A cet égard, le dernier chapitre, qui évoque le temps venu du bilan et de la retraite, a presque valeur de réflexion philosophique sur le statut de l’artiste. A-t-on en effet le « droit » de se retirer des feux de la rampe et de prendre sa retraite, lorsqu’on est usé et fatigué de travailler (comme tout un chacun, les tournées usantes n’y arrangeant rien), alors même que l’on est encore attendu par un public et des fans qui comprennent difficilement que, âge ou non, un artiste connu (ou moins connu) puisse « ne plus avoir envie de jouer » ? Eh oui, faut-il admettre, passion ou pas, être musicien, ça n’est pas qu’un « jeu » ! Malgré ce terme souvent ambigu, c’est aussi un travail (et pas seulement parce qu’avant de « jouer », il faut d’abord monter puis régler sa batterie, tester, répéter, etc.). Ce travail parfois pénible mérite donc salaire… et, comme tous les autres, un jour, il a aussi une fin.
Les anecdotes plus exclusivement musicales sont aussi légion, bien sûr : ses premiers concerts épiques avec Yes, les pannes à répétition et difficultés de mise au point de la fameuse batterie Simmons (vite abandonnée, bien que Bill Bruford ait été l’ambassadeur de la marque), sa difficulté à s’intégrer au style de batterie et au jeu live « à la note près » de Genesis, ou l’égo surdimensionné de Robert Fripp au sein de King Crimson, imposant au reste du groupe ses virages stylistiques radicaux voire l’arrêt complet du groupe sans préavis, etc. A travers Bruford et ses anecdotes drôles ou parfois dramatiques, on vit de l’intérieur l’histoire du rock progressif en train de se faire… ou de se défaire !

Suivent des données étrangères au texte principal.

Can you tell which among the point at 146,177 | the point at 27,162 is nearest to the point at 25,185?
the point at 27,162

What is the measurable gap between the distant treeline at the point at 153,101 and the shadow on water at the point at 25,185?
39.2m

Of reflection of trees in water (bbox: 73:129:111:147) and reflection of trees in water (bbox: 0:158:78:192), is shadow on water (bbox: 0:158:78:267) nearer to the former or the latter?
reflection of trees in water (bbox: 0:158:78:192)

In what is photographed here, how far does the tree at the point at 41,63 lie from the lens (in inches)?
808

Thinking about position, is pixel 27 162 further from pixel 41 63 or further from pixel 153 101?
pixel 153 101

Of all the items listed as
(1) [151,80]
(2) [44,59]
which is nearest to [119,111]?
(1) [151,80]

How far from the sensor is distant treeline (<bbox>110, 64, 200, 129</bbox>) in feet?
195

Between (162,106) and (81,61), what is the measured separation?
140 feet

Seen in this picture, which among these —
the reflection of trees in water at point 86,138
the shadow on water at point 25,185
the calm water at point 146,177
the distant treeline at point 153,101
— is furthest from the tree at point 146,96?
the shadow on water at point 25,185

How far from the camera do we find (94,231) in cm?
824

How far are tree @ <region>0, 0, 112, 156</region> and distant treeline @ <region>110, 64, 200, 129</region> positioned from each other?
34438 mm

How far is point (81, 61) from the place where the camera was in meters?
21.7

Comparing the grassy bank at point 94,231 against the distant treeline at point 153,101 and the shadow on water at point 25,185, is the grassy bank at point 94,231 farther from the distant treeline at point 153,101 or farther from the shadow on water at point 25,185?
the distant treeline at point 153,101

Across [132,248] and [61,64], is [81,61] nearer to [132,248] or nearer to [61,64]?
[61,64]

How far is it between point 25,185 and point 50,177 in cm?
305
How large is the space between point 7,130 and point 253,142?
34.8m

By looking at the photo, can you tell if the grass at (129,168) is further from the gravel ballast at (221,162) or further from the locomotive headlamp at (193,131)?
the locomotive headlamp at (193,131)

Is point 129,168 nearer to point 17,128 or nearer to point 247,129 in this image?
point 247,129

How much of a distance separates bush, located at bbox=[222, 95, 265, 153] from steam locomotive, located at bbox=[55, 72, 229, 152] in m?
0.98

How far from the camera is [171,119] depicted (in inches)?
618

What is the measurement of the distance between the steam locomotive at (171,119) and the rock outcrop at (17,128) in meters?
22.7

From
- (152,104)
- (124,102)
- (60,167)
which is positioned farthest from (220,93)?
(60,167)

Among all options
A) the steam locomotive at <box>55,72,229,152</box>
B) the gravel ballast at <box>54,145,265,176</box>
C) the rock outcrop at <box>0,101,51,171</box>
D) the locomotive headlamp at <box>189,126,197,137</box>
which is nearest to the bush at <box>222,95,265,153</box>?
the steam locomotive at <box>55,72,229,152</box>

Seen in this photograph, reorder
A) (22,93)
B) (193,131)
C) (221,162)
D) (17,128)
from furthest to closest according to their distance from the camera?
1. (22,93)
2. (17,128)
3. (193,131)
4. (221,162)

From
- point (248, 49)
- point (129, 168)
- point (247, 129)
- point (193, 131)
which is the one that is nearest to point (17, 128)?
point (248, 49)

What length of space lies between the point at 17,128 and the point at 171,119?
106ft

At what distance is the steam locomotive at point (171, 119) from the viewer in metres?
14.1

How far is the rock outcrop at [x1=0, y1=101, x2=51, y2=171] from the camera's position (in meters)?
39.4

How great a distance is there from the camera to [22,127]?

Voilà un pavé de cet éditeur à dévorer sans hésitation, ne serait-ce que pour la sincérité absolue, souvent touchante, de cette longue « confession intime » d’un musicien de premier plan, témoin d’une époque révolue. OK, vous me direz qu’il nous reste le néo-prog pour se consoler, ça n’est pas faux, mais là, c’étaient les dinosaures, les pionniers. Un livre à mettre en parallèle avec le récit de Geoff Emerick, tout aussi sincère que Bruford, bien que moins introspectif en ce qui concerne sa vie privée et ses états d’âme (il est vrai qu’en tant qu’ingénieur du son employé dans un studio « fixe », au moins Emerick rentrait-il chez lui chaque nuit… ou presque).
A signaler une traduction impeccable d’Aymeric Leroy, qui est l’un des piliers (en tant qu’auteur ou que traducteur) d’une collection d’ouvrages incontournables pour tous les amoureux de musique(s)… ou de musiciens. Pour à peu près les mêmes motifs d’authenticité du témoignage, un livre à rapprocher aussi de l’excellent « Pink Floyd, l’histoire selon Nick Mason », paru chez EPA il y a quelques années déjà.